_Provided entries:_
########################################

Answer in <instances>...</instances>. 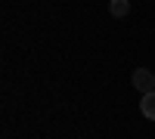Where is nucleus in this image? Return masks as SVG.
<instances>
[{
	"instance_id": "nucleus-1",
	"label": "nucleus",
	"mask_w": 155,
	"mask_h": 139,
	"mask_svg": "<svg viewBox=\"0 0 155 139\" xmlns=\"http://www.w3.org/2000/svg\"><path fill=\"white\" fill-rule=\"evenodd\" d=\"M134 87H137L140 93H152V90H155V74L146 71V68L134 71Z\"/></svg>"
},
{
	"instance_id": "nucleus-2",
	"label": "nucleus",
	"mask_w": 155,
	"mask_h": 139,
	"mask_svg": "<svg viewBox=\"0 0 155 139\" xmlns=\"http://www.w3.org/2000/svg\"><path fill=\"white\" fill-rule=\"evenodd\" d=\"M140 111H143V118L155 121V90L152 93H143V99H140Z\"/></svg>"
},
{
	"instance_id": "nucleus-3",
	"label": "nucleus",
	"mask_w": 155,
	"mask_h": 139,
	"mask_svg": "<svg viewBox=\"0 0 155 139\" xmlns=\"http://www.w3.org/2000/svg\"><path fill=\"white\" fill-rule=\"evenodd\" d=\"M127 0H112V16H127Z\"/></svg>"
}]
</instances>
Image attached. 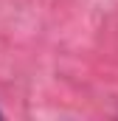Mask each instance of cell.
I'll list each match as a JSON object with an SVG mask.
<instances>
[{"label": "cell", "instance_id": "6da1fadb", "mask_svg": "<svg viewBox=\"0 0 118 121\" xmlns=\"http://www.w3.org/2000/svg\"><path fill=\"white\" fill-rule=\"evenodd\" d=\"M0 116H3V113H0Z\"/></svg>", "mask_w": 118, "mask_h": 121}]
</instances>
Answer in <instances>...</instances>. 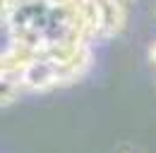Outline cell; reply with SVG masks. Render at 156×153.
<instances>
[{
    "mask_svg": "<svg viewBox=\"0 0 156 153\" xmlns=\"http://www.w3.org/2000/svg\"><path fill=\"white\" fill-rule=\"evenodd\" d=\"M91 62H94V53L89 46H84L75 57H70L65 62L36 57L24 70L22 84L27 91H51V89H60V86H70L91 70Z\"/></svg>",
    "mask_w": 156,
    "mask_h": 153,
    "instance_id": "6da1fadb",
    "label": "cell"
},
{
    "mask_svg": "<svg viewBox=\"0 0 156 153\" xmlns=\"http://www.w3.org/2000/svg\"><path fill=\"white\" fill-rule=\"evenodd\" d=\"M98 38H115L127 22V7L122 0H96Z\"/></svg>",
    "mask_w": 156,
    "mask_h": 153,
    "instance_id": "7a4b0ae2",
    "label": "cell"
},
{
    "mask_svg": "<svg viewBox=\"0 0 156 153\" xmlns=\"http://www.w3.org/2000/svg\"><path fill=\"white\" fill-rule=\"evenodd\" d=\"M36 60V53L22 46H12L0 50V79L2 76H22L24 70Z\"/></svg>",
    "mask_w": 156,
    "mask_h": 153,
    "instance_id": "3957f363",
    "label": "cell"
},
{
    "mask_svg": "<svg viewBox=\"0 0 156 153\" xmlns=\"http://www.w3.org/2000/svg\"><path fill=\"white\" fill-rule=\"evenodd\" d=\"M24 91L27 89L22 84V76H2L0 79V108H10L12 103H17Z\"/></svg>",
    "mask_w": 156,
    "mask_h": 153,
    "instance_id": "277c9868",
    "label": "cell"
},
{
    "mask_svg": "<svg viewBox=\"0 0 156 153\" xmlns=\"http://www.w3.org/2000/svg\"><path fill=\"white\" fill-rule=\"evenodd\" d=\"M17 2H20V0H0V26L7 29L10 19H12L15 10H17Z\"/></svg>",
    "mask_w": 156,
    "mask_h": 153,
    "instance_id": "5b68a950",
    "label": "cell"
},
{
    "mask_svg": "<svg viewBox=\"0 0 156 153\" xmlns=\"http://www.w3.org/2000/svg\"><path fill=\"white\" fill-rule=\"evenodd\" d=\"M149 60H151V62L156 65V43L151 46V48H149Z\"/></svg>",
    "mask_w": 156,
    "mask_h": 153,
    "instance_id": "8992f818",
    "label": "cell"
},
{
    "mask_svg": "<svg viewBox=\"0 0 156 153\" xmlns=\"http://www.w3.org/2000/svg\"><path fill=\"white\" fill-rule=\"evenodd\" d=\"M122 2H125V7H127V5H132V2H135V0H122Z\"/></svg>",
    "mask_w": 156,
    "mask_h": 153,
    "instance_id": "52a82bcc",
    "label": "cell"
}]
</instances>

########################################

Collect every line of the material above that contains the string "evenodd", matching case exactly.

	"mask_svg": "<svg viewBox=\"0 0 155 139\" xmlns=\"http://www.w3.org/2000/svg\"><path fill=\"white\" fill-rule=\"evenodd\" d=\"M134 87H137L140 93H152V90H155V74L146 71V68L134 71Z\"/></svg>"
	"mask_svg": "<svg viewBox=\"0 0 155 139\" xmlns=\"http://www.w3.org/2000/svg\"><path fill=\"white\" fill-rule=\"evenodd\" d=\"M140 111H143V118L155 121V90L152 93H143V99H140Z\"/></svg>"
	"mask_svg": "<svg viewBox=\"0 0 155 139\" xmlns=\"http://www.w3.org/2000/svg\"><path fill=\"white\" fill-rule=\"evenodd\" d=\"M127 0H112V16H127Z\"/></svg>"
[{"label": "cell", "instance_id": "6da1fadb", "mask_svg": "<svg viewBox=\"0 0 118 121\" xmlns=\"http://www.w3.org/2000/svg\"><path fill=\"white\" fill-rule=\"evenodd\" d=\"M0 116H3V113H0Z\"/></svg>", "mask_w": 118, "mask_h": 121}]
    "mask_svg": "<svg viewBox=\"0 0 156 153\" xmlns=\"http://www.w3.org/2000/svg\"><path fill=\"white\" fill-rule=\"evenodd\" d=\"M91 62H94V53L89 46H84L75 57H70L65 62L36 57L24 70L22 84L27 91H51V89H60V86H70L91 70Z\"/></svg>",
    "mask_svg": "<svg viewBox=\"0 0 156 153\" xmlns=\"http://www.w3.org/2000/svg\"><path fill=\"white\" fill-rule=\"evenodd\" d=\"M98 38H115L127 22V7L122 0H96Z\"/></svg>",
    "mask_svg": "<svg viewBox=\"0 0 156 153\" xmlns=\"http://www.w3.org/2000/svg\"><path fill=\"white\" fill-rule=\"evenodd\" d=\"M36 60V53L22 46H12L0 50V79L2 76H22L24 70Z\"/></svg>",
    "mask_svg": "<svg viewBox=\"0 0 156 153\" xmlns=\"http://www.w3.org/2000/svg\"><path fill=\"white\" fill-rule=\"evenodd\" d=\"M24 91L27 89L22 84V76H2L0 79V108H10L12 103H17Z\"/></svg>",
    "mask_svg": "<svg viewBox=\"0 0 156 153\" xmlns=\"http://www.w3.org/2000/svg\"><path fill=\"white\" fill-rule=\"evenodd\" d=\"M17 2H20V0H0V26L7 29L10 19H12L15 10H17Z\"/></svg>",
    "mask_svg": "<svg viewBox=\"0 0 156 153\" xmlns=\"http://www.w3.org/2000/svg\"><path fill=\"white\" fill-rule=\"evenodd\" d=\"M149 60H151V62L156 65V43L151 46V48H149Z\"/></svg>",
    "mask_svg": "<svg viewBox=\"0 0 156 153\" xmlns=\"http://www.w3.org/2000/svg\"><path fill=\"white\" fill-rule=\"evenodd\" d=\"M122 2H125V7H127V5H132V2H135V0H122Z\"/></svg>",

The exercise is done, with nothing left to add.